» Exercises
- A) In the article on extending the life of aging MRFs, how wide was the magnet on the container line's infeed conveyor at the Rockland County facility?
- B) Write the next part of the article on extending the life of aging MRFs, picking up after its final sentence.

» Passage to read
When your car gets too old to tolerate, you trade it in on a newer model. Replacing an aging MRF should be an equally intuitive decision. But the cost of building a new MRF from scratch and finding a site where the neighbors won’t object to its presence can be daunting. Instead of trying to surmount those obstacles, some public and private solid waste managers are finding ingenious ways to extend the life and improve the performance of existing MRFs.

According to Christian LaPointe at Machinex Industries of -Plessisville, QB, “As a result of increased tonnage, more MRFs are now looking into the effectiveness of their processes (less than 500 MRFs are processing most of the current MSW recycled in the US). Better engineered processes and maximum quality throughput are standing as ‘standard operation’ in our industry today.

Existing processing facilities are already embracing conversion plans from multisorts to one-stream operation. Single-stream plants shouldn’t stand still either, since new mechanical screen performance and latest technological innovations—such as optical recognition equipment—are available.”

Following are three case studies of existing MRFS that have gained a new lease on life at a fraction of the cost of new construction.

Rebuilding in Rockland County
Rockland County, NY, was in the midst of a growth spurt when its Solid Waste Management Authority (SWMA) began building a MRF in 1995, using technology from Macpresse International Srl, an Italian firm represented in the US by Sierra International Machinery LLC, in Bakersfield, CA.

Located across the Hudson River from Westchester County and just north of the New Jersey state line, Rockland County experienced an 8.8% increase in population in the 1990s, from 265,475 in 1990 to 286,753 in 2000. Three years later, the 2,000-square-mile county’s population was estimated at 292,989, up an additional 2.2% from 2000.

The MRF, however, was not keeping pace. Its design had some inherent deficiencies.

The container line’s long, low-tech infeed conveyor was relatively narrow by today’s standards, with a 30-inch magnet to capture ferrous metals; everything else required manual sorting.

The plastic extracted from the waste stream was dropped into collection bins, then fed in batches, 300 to 400 pounds at a time, to an open-ended single-ram baler. Once baled, the plastic had to be tied with additional straps to hold the bales together.

The same baler also was being used for paper, which it handled more effectively. But, because the facility had only one baler, it couldn’t process paper and plastic simultaneously. Everything had to be batched, which slowed down the operation.

Dataset lines:
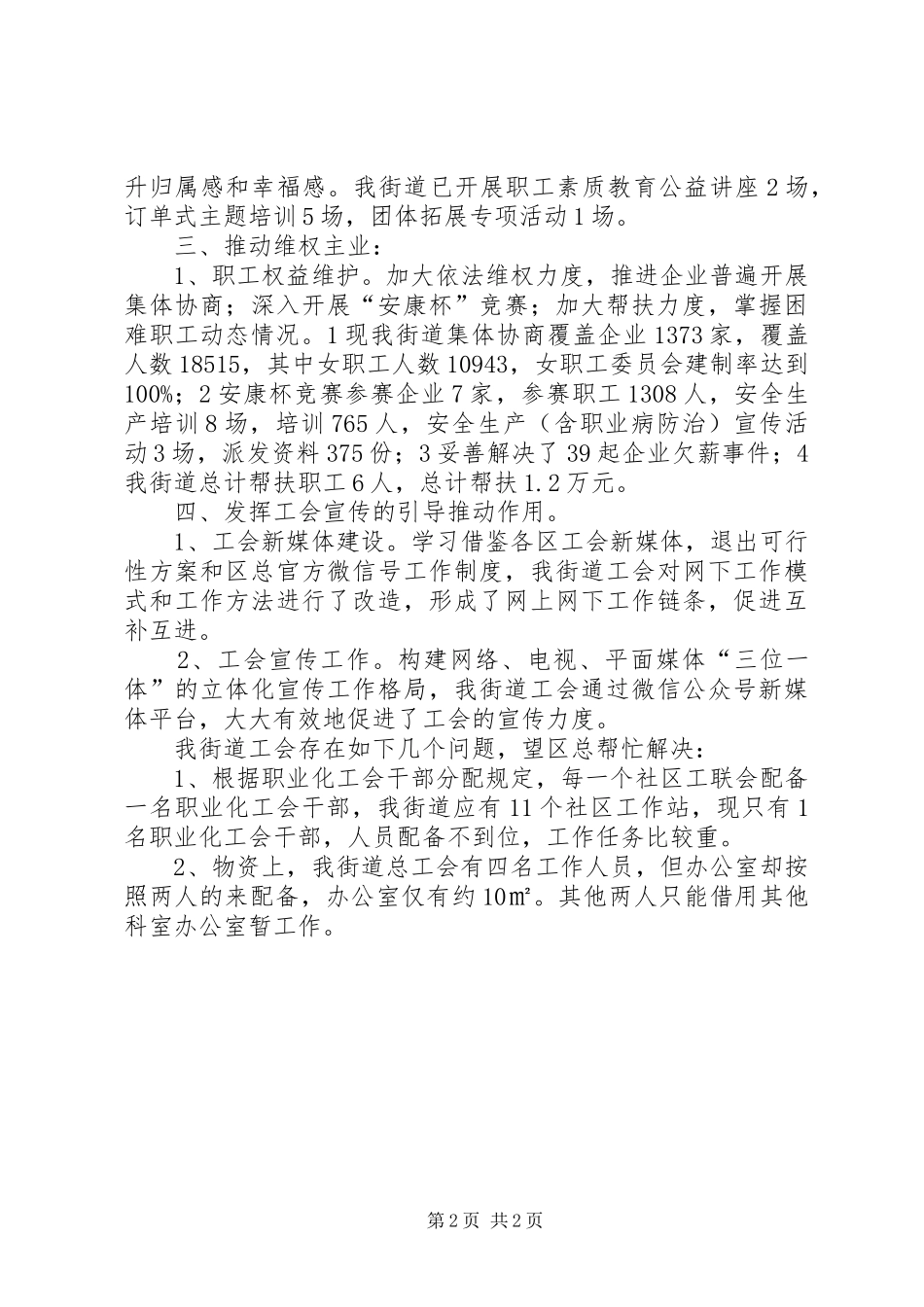 升归属感和幸福感。我街道已开展职工素质教育公益讲座2场，订单式主题培训5场，团体拓展专项活动1场。

三、推动维权主业：

1、职工权益维护。加大依法维权力度，推进企业普遍开展集体协商；深入开展“安康杯”竞赛；加大帮扶力度，掌握困难职工动态情况。1现我街道集体协商覆盖企业1373家，覆盖人数18515，其中女职工人数10943，女职工委员会建制率达到100%；2安康杯竞赛参赛企业7家，参赛职工1308人，安全生产培训8场，培训765人，安全生产（含职业病防治）宣传活动3场，派发资料375份；3妥善解决了39起企业欠薪事件；4我街道总计帮扶职工6人，总计帮扶1.2万元。

四、发挥工会宣传的引导推动作用。

1、工会新媒体建设。学习借鉴各区工会新媒体，退出可行性方案和区总官方微信号工作制度，我街道工会对网下工作模式和工作方法进行了改造，形成了网上网下工作链条，促进互补互进。

2、工会宣传工作。构建网络、电视、平面媒体“三位一体”的立体化宣传工作格局，我街道工会通过微信公众号新媒体平台，大大有效地促进了工会的宣传力度。

我街道工会存在如下几个问题，望区总帮忙解决：

1、根据职业化工会干部分配规定，每一个社区工联会配备一名职业化工会干部，我街道应有11个社区工作站，现只有1名职业化工会干部，人员配备不到位，工作任务比较重。

2、物资上，我街道总工会有四名工作人员，但办公室却按照两人的来配备，办公室仅有约10㎡。其他两人只能借用其他科室办公室暂工作。

第2页 共2页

» Activity answers
- A) 30 inches

- B)
In addition, the equipment suffered from serious reliability problems. Parts would jam and break. Material with good market quality was hard to produce because the bales varied widely in weight, and because the facility couldn’t effectively remove the trash—paper, plastic bags, large pieces of plastic, and non-recyclable metal—that came to the facility commingled with the bottles and cans being recycled.

In 2004, the SWMA sought bids to rebuild the MRF and privatize its operation. The winning bidder was a partnership consisting of RRT Design & Construction of Melville, NY, an engineering and construction firm that specializes in recycling and solid waste processing facilities; and Hudson Baylor Corp. of Newburgh, NY. RRT redesigned, overhauled, and rebuilt the plant, then trained Hudson Baylor to run it for the next 10 years.

“We took the plant to 12 tons an hour—nearly three times the throughput,” says Nathiel Egosi, RRT’s president. “We shut it down for six weeks, removed more than three-quarters of the equipment, and rebuilt it according to a more efficient and functional design.”

During the six-week shutdown period, some materials were recycled through a transfer station RRT designed and built for the SWMA in 2001. That facility includes a sorting line with a cross-belt, overhead self-cleaning electromagnet from Dings Co. Magnetic Group in Milwaukee, WI. The electromagnet automatically removes all ferrous metals from the waste stream. Because the transfer station was available, Hudson could retain its 12-person staff, continue some processing of materials, and stockpile the rest until the MRF resumed operation.

Changes to the MRF included

• Removing all of the conveyor belts used for sorting glass. “The decision was made to no longer sort glass by color,” Egosi says. “Now all glass is broken by a glass-breaker screen. Then it goes to a pulverizer, made by Andela Products Ltd., of Richfield Springs, NY, that produces an aggregate material less than three-eighths of an inch in size. It’s free of contaminants and suitable for use in various civil-engineering applications, including road construction, pipe bedding, and filtration. It’s basically gravel. The county is using the material on its own roads and other construction projects, and is looking for other markets.”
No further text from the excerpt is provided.